Sexta feira era o 2º dia (e último, diga-se) do Festival “mais underground que a galeria Zé dos Bois”, citando o vocalista d’Os Pontos Negros. A expectativa era alta, num inicio de noite onde constavam os Asterisco Cardinal Bomba Caveira, Os Velhos, O Rapaz do Sul do Céu e Samuel Úria.

Chegámos pouco depois d’Os Velhos terem começado, o que nos fez perder os Asterisco Cardinal Bomba Caveira, banda com a qual queremos colaborar muito em breve!

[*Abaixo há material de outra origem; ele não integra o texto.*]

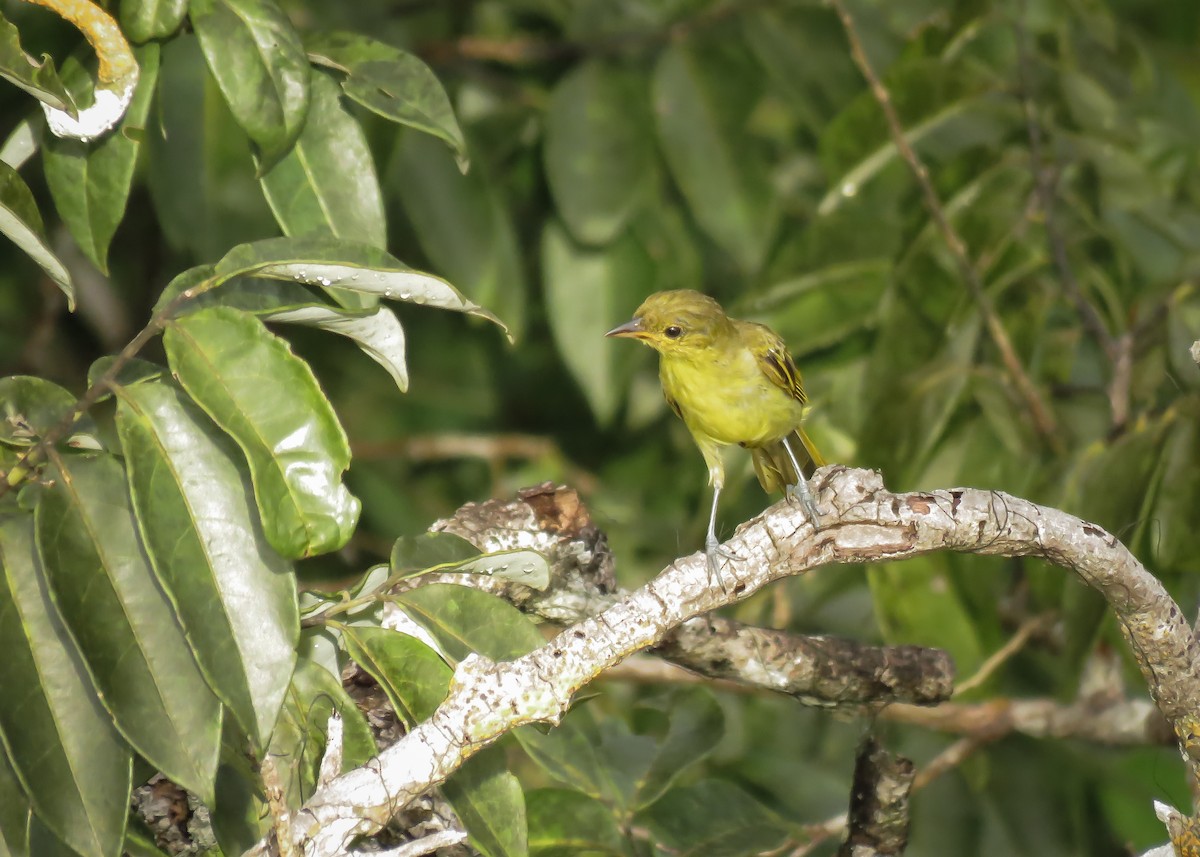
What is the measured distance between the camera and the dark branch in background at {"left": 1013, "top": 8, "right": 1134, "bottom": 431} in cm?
347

Estava menos gente que no dia anterior, pelo menos aparentemente, mas a diferença era muito pouco significativa. Via-se muitas caras iguais, todos com a mesma sede de indie-rock e a mesma vontade de cantar as músicas. Olhamos para o palco e vemos Os Velhos, que de velhos não tem nada (vá, a barba do vocalista apela a uma certa figura paternal, mas só isso!) a tocar como se a vida deles dependesse daquele momento. E se fosse esse o caso, cheira-me que eles tinham sobrevivido e o público concordaria de certeza, tal era a apoteose. “O Tempo dos Passeios” pôs toda a gente aos saltos, seguido de um pedido sincero da banda para que haja “Controlo e Contrição” e um fantástico cheiro daquilo que a banda também é, com um devaneio pós-rockiano hipnotizante. Mas claro, depois da hipnose, há que estalar os dedos, e dar nova descarga de adrenalina ao público com o single “Senhora do Monte” e voltar a acalmar as hostes, num seguimento de músicas que só fica indiferente quem for surdo. E mesmo assim, volto a referir a barba profética do vocalista, não sei se o surdo viraria costas! Tempo ainda para vir o Tiago Guillul, ou como agora é conhecido, O Rapaz do Sul do Céu, fazer as hostes da cantoria, dando o fantástico twist a este concerto.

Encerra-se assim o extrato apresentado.